Glancing over to the passenger seat, he indulged a surreptitious grin that the lady took as the usual flirtation. She was beautiful enough for such a mirthful allusion, and he loved her dearly, but this grin was for the Buick, who paced itself well over his speed and brought about the standing ovation that was reflected in the hoisted corners of his lips.
"You certainly love to drive, don't you?" she posed.
This grin was for her, but no verbal retort. It was a knowing grin, that yes, he did love to drive. That o'er every hill and hidden in corners of every bend, was the next something else that was never exactly like something that had just been passed. In his rearview, he saw a red convertible coming up fast, he stayed below the speed limit on purpose. This was not that same roar he had heard before, but different. It sounded like the audio clips from any Beatles news footage, from just about anytime they would step outside and the mob would roar and shriek and then give chase to their pop idols. In a second, the mob shrieked by, and in his mind, John Lennon lay bloodied on the ground, newspapers print huge headlines, and all that innocence paints everything wet red.
They were on their way to nowhere. It was a homage to the Nuclear Family unit of the 1950s who would take their Sunday jaunt, and do so purposelessly. It was holy like the dinner table. He and his father and his mother and his sisters would jump into the family Bel Air and coast around the budding suburbia; waving at other oncoming family passengers and captained drivers like boaters might do at the lake on Memorial Day Weekend. This arrowless trip was not in suburbia though, he had had his fill with that life. A monoculture within a monoculture was an analgic and joyless existence....it was nothing. It was the black cat in the dark, lightless room in the land of forever night. This trip was a quick and nimble bounding down the coastal parkway on the outskirts of the city.

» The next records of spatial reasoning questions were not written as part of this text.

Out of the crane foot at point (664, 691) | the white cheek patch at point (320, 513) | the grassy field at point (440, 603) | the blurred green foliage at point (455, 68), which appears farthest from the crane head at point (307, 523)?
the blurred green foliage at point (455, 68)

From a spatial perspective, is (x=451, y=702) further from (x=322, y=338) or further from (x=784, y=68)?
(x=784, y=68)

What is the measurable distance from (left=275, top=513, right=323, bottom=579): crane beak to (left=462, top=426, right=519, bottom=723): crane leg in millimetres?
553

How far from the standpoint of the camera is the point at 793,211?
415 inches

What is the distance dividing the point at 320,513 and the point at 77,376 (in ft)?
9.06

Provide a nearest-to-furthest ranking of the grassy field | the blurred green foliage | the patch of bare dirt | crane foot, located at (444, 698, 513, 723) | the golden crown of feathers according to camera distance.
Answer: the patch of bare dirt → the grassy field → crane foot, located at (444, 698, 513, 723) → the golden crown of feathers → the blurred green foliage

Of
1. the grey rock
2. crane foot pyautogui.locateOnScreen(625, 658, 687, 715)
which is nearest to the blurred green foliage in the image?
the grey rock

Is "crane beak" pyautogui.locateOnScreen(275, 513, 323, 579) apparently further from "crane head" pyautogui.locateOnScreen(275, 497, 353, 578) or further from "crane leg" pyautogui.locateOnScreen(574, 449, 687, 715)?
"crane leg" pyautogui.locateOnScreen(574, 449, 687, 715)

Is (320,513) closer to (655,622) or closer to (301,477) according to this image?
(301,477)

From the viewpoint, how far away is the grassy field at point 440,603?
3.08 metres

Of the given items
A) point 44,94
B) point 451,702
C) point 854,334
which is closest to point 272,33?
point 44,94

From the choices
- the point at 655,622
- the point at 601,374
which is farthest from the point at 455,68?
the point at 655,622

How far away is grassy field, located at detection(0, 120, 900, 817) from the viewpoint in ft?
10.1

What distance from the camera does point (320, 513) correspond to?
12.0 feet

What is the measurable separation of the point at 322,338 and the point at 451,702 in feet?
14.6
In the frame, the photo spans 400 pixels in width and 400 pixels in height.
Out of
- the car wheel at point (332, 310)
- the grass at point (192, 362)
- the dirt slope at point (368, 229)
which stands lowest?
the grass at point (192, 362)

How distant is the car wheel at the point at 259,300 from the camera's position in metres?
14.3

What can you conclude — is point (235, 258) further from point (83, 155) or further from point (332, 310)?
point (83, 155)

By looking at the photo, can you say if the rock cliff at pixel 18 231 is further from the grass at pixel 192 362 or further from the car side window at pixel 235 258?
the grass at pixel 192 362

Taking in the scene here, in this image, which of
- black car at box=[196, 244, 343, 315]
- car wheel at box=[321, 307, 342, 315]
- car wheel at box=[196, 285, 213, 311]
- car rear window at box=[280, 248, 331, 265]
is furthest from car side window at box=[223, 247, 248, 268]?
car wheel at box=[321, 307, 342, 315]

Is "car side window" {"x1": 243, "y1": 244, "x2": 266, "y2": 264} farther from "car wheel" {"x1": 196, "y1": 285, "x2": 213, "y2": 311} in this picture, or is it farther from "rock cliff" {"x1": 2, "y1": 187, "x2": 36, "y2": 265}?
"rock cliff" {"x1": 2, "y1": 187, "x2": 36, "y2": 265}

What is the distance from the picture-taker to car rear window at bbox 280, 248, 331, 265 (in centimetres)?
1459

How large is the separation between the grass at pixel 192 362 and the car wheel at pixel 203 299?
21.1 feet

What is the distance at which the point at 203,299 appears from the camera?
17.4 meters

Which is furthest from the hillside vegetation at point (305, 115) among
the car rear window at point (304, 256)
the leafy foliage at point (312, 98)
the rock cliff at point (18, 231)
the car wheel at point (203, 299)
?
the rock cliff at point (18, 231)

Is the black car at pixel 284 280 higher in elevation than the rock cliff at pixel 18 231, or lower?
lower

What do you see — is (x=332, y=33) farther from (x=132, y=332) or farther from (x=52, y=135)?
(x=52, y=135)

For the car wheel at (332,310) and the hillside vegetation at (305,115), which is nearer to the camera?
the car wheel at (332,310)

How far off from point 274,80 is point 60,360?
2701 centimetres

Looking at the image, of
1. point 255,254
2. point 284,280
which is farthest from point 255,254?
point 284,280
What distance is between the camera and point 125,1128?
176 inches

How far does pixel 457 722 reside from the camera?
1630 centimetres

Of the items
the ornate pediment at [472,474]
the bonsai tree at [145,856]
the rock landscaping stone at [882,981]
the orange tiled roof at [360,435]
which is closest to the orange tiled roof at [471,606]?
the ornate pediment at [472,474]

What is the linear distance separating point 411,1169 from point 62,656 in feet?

"So how long are we gonna be out here?"
It was easy to ignore someone when you are born almost completely deaf. People don't really have many expectations of you; they treat you with kids gloves; they overpronunciate and stare into your eyes with a slightly dipped chin and raised eyebrows as if you are reading their lips....sometimes that is true. This time he just blatantly ignores the query; it feels too damn good today; the music is ripe in him and this kind of elation only comes along so often.
Around the next turn, a tight curl, a motorcycle is riderless, a Toyota Camry is caved in and painted John Lennon red. An old pickup truck in the opposite, oncoming lane is flipped and a woman is screaming into the windows. He was coming out of that ugly turn too fast and the eyes of those people flashed big and white, he could feel his heart sink and could see that same feeling in them. In the corner of his eye he could see the beautiful woman brace her arms on the dashboard with her right knee lifted almost up to her breastbone. Everything was so slow in this moment. Every moment was a lifetime and for the first time in his life, without faking, he could hear nothing in that moment, he could only feel the adrenaline preparing his body for a harsh contact. In that last moment... he suddenly heard Jazz: Dizzy Gillespie shrieked through his horn as he stamped on the brakes and Buddy Rich smashed heavily on his cymbals as Billie Holiday wailed sadly through her soulful vocal chords.
Everything was John Lennon now... everything and everyone but the hearing aid man who was frantic and his body was contorted in too many wrong directions to save. He was stuck and panting heavily, the pain was being held at bay by the adrenaline, that was when he heard the roar of the crowd coming up from behind him. Maybe The Doors being baited for an encore. This Is The End.